Ainsi, périodiquement, la taxe professionnelle est revenue au centre du débat fiscal et a fait l'objet de corrections, de rectifications, d'abattements, qui ont conduit l'État à en prendre une partie à sa charge. Le dispositif qui nous est aujourd'hui proposé, même après passage en commission, laisse un goût amer, résultant d'ajustements hasardeux.
Dans le flot des déclarations lénifiantes qui nous sont délivrées, on entend souvent dire que la taxe professionnelle est une exception française. La vérité est tout autre : nombreux sont les grands pays développés, modernes, qui ont un impôt économique assis sur les entreprises. Toutefois, la plus extravagante de ces déclarations est celle qui veut nous faire admettre – ou croire – que les entreprises seront gagnantes et que les collectivités locales ne seront pas perdantes.

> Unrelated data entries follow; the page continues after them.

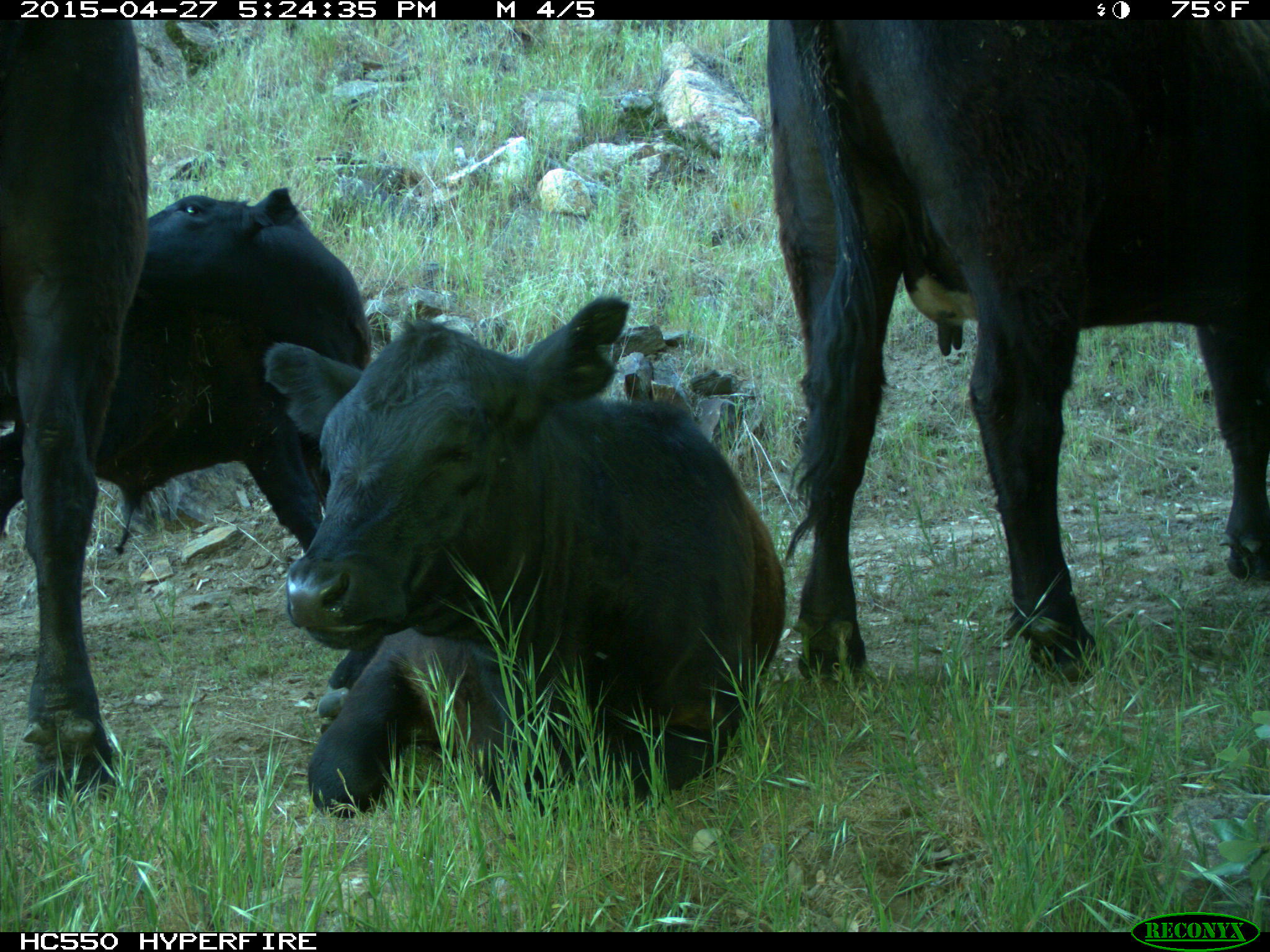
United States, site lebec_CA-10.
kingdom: Animalia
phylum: Chordata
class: Mammalia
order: Artiodactyla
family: Bovidae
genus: Bos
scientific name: Bos taurus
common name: domestic cow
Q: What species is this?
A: Bos taurus (domestic cow).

Ne nous perdons pas en explications embarrassées : c'est par un endettement supplémentaire de l'État que ce fragile équilibre sera très temporairement maintenu. En fait, l'exercice auquel on nous convie repose sur un triple saut généralisé de taxes, d'impôts, de contributions diverses entre les différents niveaux de prélèvements. En commission des finances, notre collègue Laffineur nous a dit que tout avait été « balayé ».